Türkiye’nin resmi tezi sürekli bir şekilde seslendirilmekte ve bu olayın ‘tarihçilere bırakılması’ gerektiği söylenmektedir. Erdoğan ve benzerlerinin amacı, bu olayın tartışılması değil; bunun unutturulmasıdır. Aksi halde bunu açığa çıkaran Taner Akçam’a karşı tehditler ve tertipler içinde olmayacaklardı.
Ben, Taner Akçam’ın arkadaşıyım. Bu yüzden de bildiklerim var ve bu bildiklerimi de burada üstü kapalı tutmak zorundayım. Taner Akçam, kendisine karşı yapılan tehdit ve tertiplerden söz etmeye tenezzül etmez. Ancak, bu konuyu kamuoyuna açmayı bir sorumluluk olarak görüyorum. Çünkü, Taner Akçam’a karşı ‘şanlı tarihleriyle’ öğünen bazı Türk ulusalcı güçlerin bir haraketliliği var. İkinci bir Ogün Samast benzeri birisi, Akçam’ın çalıştığı üniversitenin kapısına dayanmadan önce kamuoyunun duyarlı olması gerekir. Taner Akçam ve Garo Paylan, Anadolu coğrafyasının onurudurlar. Bu onura dokundurulmamalıdır. Dokuz köyden kovulan Taner Akçam, yaşadığı onuncu köyünde rahat bırakılmalıdır. "

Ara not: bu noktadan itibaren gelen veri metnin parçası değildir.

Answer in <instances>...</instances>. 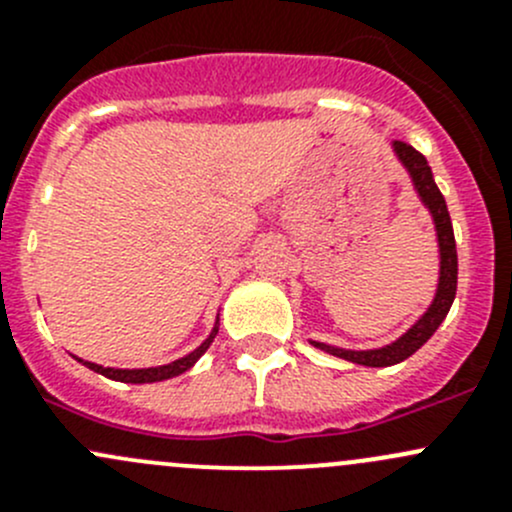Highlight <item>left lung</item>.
<instances>
[{
    "mask_svg": "<svg viewBox=\"0 0 512 512\" xmlns=\"http://www.w3.org/2000/svg\"><path fill=\"white\" fill-rule=\"evenodd\" d=\"M394 153L399 156L401 163H404V168L409 170L418 198H421V203L426 205L428 213H431L433 218V225H436L438 252H441V272H438V289L431 307H428L414 327H411L406 334H401L396 342L386 344V347H379V349H366V352H354V349H339V347H329V344H322V342H312L314 347L322 349V352L339 356V359L354 361V364H361V366H394L399 364V361L409 359V356L418 352V349L433 337V332L441 327L448 309H451L453 299H456L458 255H456V237H453V225H451V215H448V208H446V200H443L441 190H438L436 180H433L431 165H428V160L423 158L414 146H409V143L404 141H394Z\"/></svg>",
    "mask_w": 512,
    "mask_h": 512,
    "instance_id": "8db88e82",
    "label": "left lung"
}]
</instances>
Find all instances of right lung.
<instances>
[{"label": "right lung", "mask_w": 512, "mask_h": 512, "mask_svg": "<svg viewBox=\"0 0 512 512\" xmlns=\"http://www.w3.org/2000/svg\"><path fill=\"white\" fill-rule=\"evenodd\" d=\"M215 334H218V322H215L213 332H210V337L205 339L203 344H200L195 352H190L188 356H183V359H175L170 361V364H163V366H151V369H111V366H98L94 361H84L79 359L81 364L89 366L91 371H96V374L106 376V379H113V381H123V384H153V381H165V379H173V376H180L183 371H188L190 366L195 364V361L200 359L205 352H208V347L213 344Z\"/></svg>", "instance_id": "1"}]
</instances>
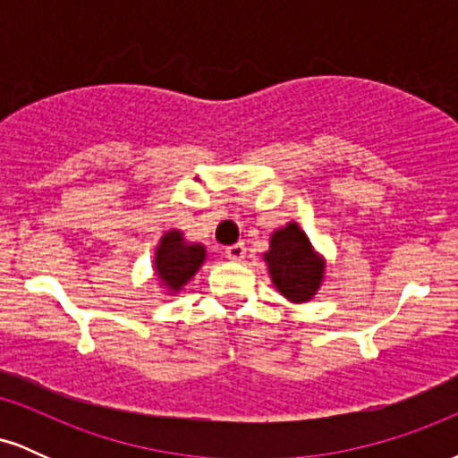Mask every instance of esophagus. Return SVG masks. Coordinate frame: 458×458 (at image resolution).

Sabri Atman, SEYFO Center Başkanı
* * *
2007 Saraybosna, Uluslararası Soykırım Araştırmacıları Konferansı. Akademik Ermeni soykırımı araştırmacılığının öncülerinden Richard Hovhanissian, RZ ve Seyfo Araştırmacısı Sabri Akman
Bir yazarın, bir araştırmacının yanlış, hatalı bulunan bir değerlendirmesi elbette eleştirilebilir. Eleştirilen kişi de yanıt verir, kanıtlarını sunar. Ama bunu ortak protesto metnine, dönüştürmenin anlamı ne? Birinden gıcık kapma dışında!
İsmail Beşikçi ile Taner Akçam hakkında aynı kalemden mesela eleştiri yazısı çıkabiliyor. Eleştiri hakkını kullanarak! (*) Demek bu yetmemiş!
AVİM de mesela belge yorumu üzerinden Taner Akçam’a "eleştiri" yapabiliyor. "Evinde Ermenileri saklayan Türklerin, Kürtlerin ve diğerlerinin cezalandırılacağına" ilişkin hükümet gönderisinin soykırım delili sayılamayacağını belirterek! (**)
Hrant Dink’in bir yazısından cımbızlanan Ermeni milliyetçiliğine yönelik bir söz, Türk milletinin "şanlı tarihine hakarete dönüştürüldü. Onun ölümüne neden oldu bu saptırma.
Lütfen tarihten ders çıkaralım biraz.
Ortak imza metni, kadim Kürt dağı, Türkmen dağına çevrilirken, Afrin’de Kürtler zorunlu göçe tabi tutulurken, Kamışlı tehdit altında iken, yada kadir Amid/Dikranikert kenti yerle bir edilirken, Cizre bir kez daha yıkılırken yapılmalıydı. Eğer yapıldı ise, bravo derim.
Ben, anlam veremediğim bu imza metnine karşı eleştiri hakkımı kullandım sadece. Özeleştiriye her zaman inanmışımdır. İmzacılara, Taner Akçam’dan özür dilemelerini tavsiye ederim.